Do azul rosado do poente ergue-se majestosa a lua, cheia, neste Agosto de prazer.

Corre sobre o mar uma ligeira brisa temperando o ar quente que se mantém acima dos 30ºC.
Lambendo a areia da baixa-mar vêm as ondas mansas marulhar junto ao corpo que deitado se enleva nesta doçura de paraíso. E o banho, inevitável, surge. Qual Adão antes do pecado original, mergulho e aí vou, em movimentos que parecem surgir naturalmente, no indescritível prazer do fluir da água até ao mais recôndito da alma.
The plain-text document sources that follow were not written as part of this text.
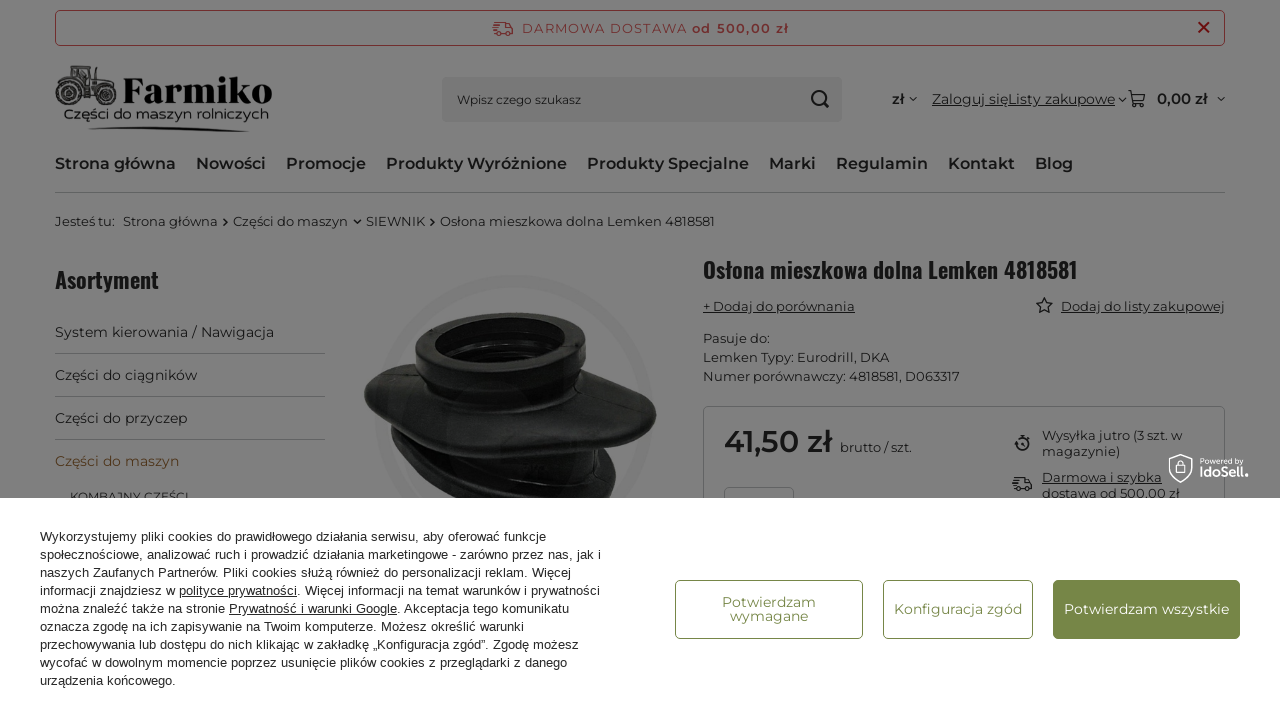

--- FILE ---
content_type: text/html; charset=utf-8
request_url: https://farmiko.pl/ajax/projector.php?action=get&product=71&size=uniw&get=sizeprices,sizeavailability,sizedelivery
body_size: 377
content:
{"sizeprices":{"value":"41.50","price_formatted":"41,50 z\u0142","price_net":"33.74","price_net_formatted":"33,74 z\u0142","vat":"23","worth":"41.50","worth_net":"33.74","worth_formatted":"41,50 z\u0142","worth_net_formatted":"33,74 z\u0142","basket_enable":"y","special_offer":"false","rebate_code_active":"n","priceformula_error":"false"},"sizeavailability":{"delivery_days":"1","delivery_date":"2026-01-23","days":"1","sum":"3","visible":"n","status_description":"Produkt dost\u0119pny w bardzo du\u017cej ilo\u015bci","status_gfx":"\/data\/lang\/pol\/available_graph\/graph_1_4.svg","status":"enable","minimum_stock_of_product":"2","shipping_time":{"days":"1","working_days":"1","hours":"0","minutes":"0","time":"2026-01-23 12:00","week_day":"5","week_amount":"0","today":"false"},"delay_time":{"days":"0","hours":"0","minutes":"0","time":"2026-01-22 01:03:03","week_day":"4","week_amount":"0","unknown_delivery_time":"false"}},"sizedelivery":{"undefined":"false","shipping":"18.44","shipping_formatted":"18,44 z\u0142","limitfree":"500.00","limitfree_formatted":"500,00 z\u0142","shipping_change":"18.44","shipping_change_formatted":"18,44 z\u0142","change_type":"up"}}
É de um outro paraíso que nos fala o poema de Zbigniew Herbert (1924 – 1998) que hoje transcrevo. Eivado dos pressupostos cristãos e longe do panteísmo por onde acima andei, afirma ele, como verdade revelada, que “na verdade no paraíso vive-se melhor do que em qualquer outro lado“. Todos aceitamos que sim. Por isso mesmo se chama paraíso!
De qualquer forma, é comovente a visão que nos descreve dos proletários celestes: envergonhados debaixo ds braços carregam as suas asas como violinos.
Ao genial poeta polaco regressarei com mais detalhe.

Notícias do Paraíso

No paraíso a semana de trabalho é de trinta horas
os salários são elevados e os preços descem regularmente
o trabalho manual não é cansativo (devido à reduzida gravidade)
derrubar árvores não é mais pesado do que dactilografar
o sistema social é estável e as leis são sábias
na verdade no paraíso vive-se melhor do que em qualquer outro lado

A principio era para ter sido diferente
círculos luminosos coros e graus de abstracção
mas não foram capazes de separar completamente
o espirito da carne de tal modo que quem chega
traz sempre uma gota de gordura uma fibra de músculo
foi necessário enfrentar as consequências
misturar um grão de absoluto com um grão de argila
mais um desvio da doutrina o ultimo desvio
só o apostolo João o entreviu: ressuscitaremos na carne

São poucos os que acreditam em Deus
isso é só para aqueles cem por cento pneuma
os outros ouvem os comunicados sobre milagres e dilúvios
um dia Deus revelar-se-á a todos
quando irá isso acontecer ninguém sabe

Como agora todos os sábados ao meio-dia
as sirenes tocam docemente
e das fábricas saem os proletários celestes
envergonhados debaixo ds braços carregam as suas asas como violinos

Tradução de Jorge Sousa Braga a partir da versão inglesa de Czeslaw Milosz.